Reservoir quality of fluvial sandstone reservoirs in salt-walled mini-basins: an example from the Seagull field, Central Graben, North Sea, UK

  • Stephan Stricker,
  • Stuart J. Jones,
  • Neil Meadows,
  • Leon Bowen

DOI
https://doi.org/10.1007/s12182-017-0206-x
Journal volume & issue
Vol. 15, no. 1
pp. 1 – 27

Abstract

Read online

Abstract The Triassic fluvial sandstones of the Skagerrak Formation were deposited in a series of salt-walled mini-basins and act as important hydrocarbon reservoirs for several high-pressure, high-temperature (HPHT) fields in the Central Graben, North Sea. The HPHT reservoirs exhibit excellent reservoir quality considering their depth of burial and hence have been of high interest for hydrocarbon exploration.

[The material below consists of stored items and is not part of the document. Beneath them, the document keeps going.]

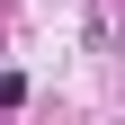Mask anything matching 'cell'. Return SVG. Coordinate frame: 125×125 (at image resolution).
Wrapping results in <instances>:
<instances>
[{
    "label": "cell",
    "mask_w": 125,
    "mask_h": 125,
    "mask_svg": "<svg viewBox=\"0 0 125 125\" xmlns=\"http://www.w3.org/2000/svg\"><path fill=\"white\" fill-rule=\"evenodd\" d=\"M27 98V81H18V72H0V107H18Z\"/></svg>",
    "instance_id": "obj_1"
}]
</instances>
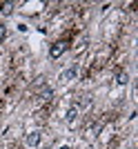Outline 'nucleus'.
Instances as JSON below:
<instances>
[{
  "label": "nucleus",
  "instance_id": "nucleus-9",
  "mask_svg": "<svg viewBox=\"0 0 138 149\" xmlns=\"http://www.w3.org/2000/svg\"><path fill=\"white\" fill-rule=\"evenodd\" d=\"M58 149H71V147H67V145H63V147H58Z\"/></svg>",
  "mask_w": 138,
  "mask_h": 149
},
{
  "label": "nucleus",
  "instance_id": "nucleus-1",
  "mask_svg": "<svg viewBox=\"0 0 138 149\" xmlns=\"http://www.w3.org/2000/svg\"><path fill=\"white\" fill-rule=\"evenodd\" d=\"M65 51H67V42L58 40V42H54V45H51V49H49V58H54V60H56V58H60V56H63Z\"/></svg>",
  "mask_w": 138,
  "mask_h": 149
},
{
  "label": "nucleus",
  "instance_id": "nucleus-7",
  "mask_svg": "<svg viewBox=\"0 0 138 149\" xmlns=\"http://www.w3.org/2000/svg\"><path fill=\"white\" fill-rule=\"evenodd\" d=\"M0 7H2V9H0L2 13H9V11L13 9V2H5V5H0Z\"/></svg>",
  "mask_w": 138,
  "mask_h": 149
},
{
  "label": "nucleus",
  "instance_id": "nucleus-5",
  "mask_svg": "<svg viewBox=\"0 0 138 149\" xmlns=\"http://www.w3.org/2000/svg\"><path fill=\"white\" fill-rule=\"evenodd\" d=\"M74 105L78 107V109H85V107L91 105V96H89V93H82V96H78V100H76Z\"/></svg>",
  "mask_w": 138,
  "mask_h": 149
},
{
  "label": "nucleus",
  "instance_id": "nucleus-3",
  "mask_svg": "<svg viewBox=\"0 0 138 149\" xmlns=\"http://www.w3.org/2000/svg\"><path fill=\"white\" fill-rule=\"evenodd\" d=\"M78 116H80V109H78L76 105H71L67 111H65V123H67V125H74L76 120H78Z\"/></svg>",
  "mask_w": 138,
  "mask_h": 149
},
{
  "label": "nucleus",
  "instance_id": "nucleus-6",
  "mask_svg": "<svg viewBox=\"0 0 138 149\" xmlns=\"http://www.w3.org/2000/svg\"><path fill=\"white\" fill-rule=\"evenodd\" d=\"M129 82V74L127 71H118L116 74V85H127Z\"/></svg>",
  "mask_w": 138,
  "mask_h": 149
},
{
  "label": "nucleus",
  "instance_id": "nucleus-4",
  "mask_svg": "<svg viewBox=\"0 0 138 149\" xmlns=\"http://www.w3.org/2000/svg\"><path fill=\"white\" fill-rule=\"evenodd\" d=\"M40 131H31V134H27V138H25V143H27V147H38L40 145Z\"/></svg>",
  "mask_w": 138,
  "mask_h": 149
},
{
  "label": "nucleus",
  "instance_id": "nucleus-8",
  "mask_svg": "<svg viewBox=\"0 0 138 149\" xmlns=\"http://www.w3.org/2000/svg\"><path fill=\"white\" fill-rule=\"evenodd\" d=\"M5 36H7V29H5V25H0V42L5 40Z\"/></svg>",
  "mask_w": 138,
  "mask_h": 149
},
{
  "label": "nucleus",
  "instance_id": "nucleus-2",
  "mask_svg": "<svg viewBox=\"0 0 138 149\" xmlns=\"http://www.w3.org/2000/svg\"><path fill=\"white\" fill-rule=\"evenodd\" d=\"M76 76H78V67H76V65H71L69 69L60 71V76H58V80H60V82H71V80L76 78Z\"/></svg>",
  "mask_w": 138,
  "mask_h": 149
}]
</instances>
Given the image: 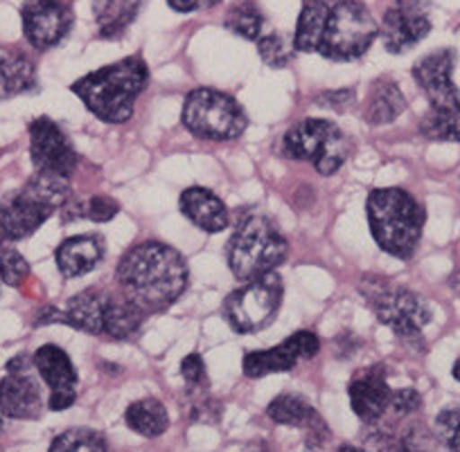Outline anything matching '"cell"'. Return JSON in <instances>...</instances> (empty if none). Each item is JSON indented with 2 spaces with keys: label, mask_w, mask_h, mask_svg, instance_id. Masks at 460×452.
Wrapping results in <instances>:
<instances>
[{
  "label": "cell",
  "mask_w": 460,
  "mask_h": 452,
  "mask_svg": "<svg viewBox=\"0 0 460 452\" xmlns=\"http://www.w3.org/2000/svg\"><path fill=\"white\" fill-rule=\"evenodd\" d=\"M30 156L37 171L61 178H68L77 167V151L50 117H37L30 124Z\"/></svg>",
  "instance_id": "cell-12"
},
{
  "label": "cell",
  "mask_w": 460,
  "mask_h": 452,
  "mask_svg": "<svg viewBox=\"0 0 460 452\" xmlns=\"http://www.w3.org/2000/svg\"><path fill=\"white\" fill-rule=\"evenodd\" d=\"M149 70L140 56L111 64L73 83V92L102 122L122 124L134 115L136 100L147 88Z\"/></svg>",
  "instance_id": "cell-2"
},
{
  "label": "cell",
  "mask_w": 460,
  "mask_h": 452,
  "mask_svg": "<svg viewBox=\"0 0 460 452\" xmlns=\"http://www.w3.org/2000/svg\"><path fill=\"white\" fill-rule=\"evenodd\" d=\"M181 374H183L185 383L194 389L206 383V365H203V358L199 353L185 356L183 362H181Z\"/></svg>",
  "instance_id": "cell-38"
},
{
  "label": "cell",
  "mask_w": 460,
  "mask_h": 452,
  "mask_svg": "<svg viewBox=\"0 0 460 452\" xmlns=\"http://www.w3.org/2000/svg\"><path fill=\"white\" fill-rule=\"evenodd\" d=\"M68 178L37 171L23 187L0 201V243L28 239L68 203Z\"/></svg>",
  "instance_id": "cell-4"
},
{
  "label": "cell",
  "mask_w": 460,
  "mask_h": 452,
  "mask_svg": "<svg viewBox=\"0 0 460 452\" xmlns=\"http://www.w3.org/2000/svg\"><path fill=\"white\" fill-rule=\"evenodd\" d=\"M267 414L276 423L291 425V428H307V425L321 421L316 410L298 394H280V396H276L269 403Z\"/></svg>",
  "instance_id": "cell-28"
},
{
  "label": "cell",
  "mask_w": 460,
  "mask_h": 452,
  "mask_svg": "<svg viewBox=\"0 0 460 452\" xmlns=\"http://www.w3.org/2000/svg\"><path fill=\"white\" fill-rule=\"evenodd\" d=\"M377 37L379 25L364 3L339 0L327 12L318 52L332 61H355L368 52Z\"/></svg>",
  "instance_id": "cell-7"
},
{
  "label": "cell",
  "mask_w": 460,
  "mask_h": 452,
  "mask_svg": "<svg viewBox=\"0 0 460 452\" xmlns=\"http://www.w3.org/2000/svg\"><path fill=\"white\" fill-rule=\"evenodd\" d=\"M125 421L134 432L149 439L161 437L170 428V414L156 398H143V401L131 403L125 412Z\"/></svg>",
  "instance_id": "cell-27"
},
{
  "label": "cell",
  "mask_w": 460,
  "mask_h": 452,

This research uses a multidisciplinary approach to assess the Skagerrak Formation fluvial reservoir quality from the Seagull field incorporating core analysis, petrography, electron microscopy, XRD analysis, fluid inclusion appraisal and burial history modelling. Halokinesis and salt withdrawal at the margin of the salt-walled mini-basin induced early disaggregation bands and fractures at shallow burial and led to increased influx of meteoric water and clay mineral infiltration from overlying sedimentation. The density of disaggregation bands correlates with the occurrence and magnitude of pore-filling authigenic clay minerals, concentrated along the margin of the salt-walled mini-basin. The fluvial channel sandstones of the Skagerrak Formation are subject to strong intra-basinal spatial reservoir quality variations despite diagenesis and low vertical effective stress having played a favourable role in arresting porosity loss.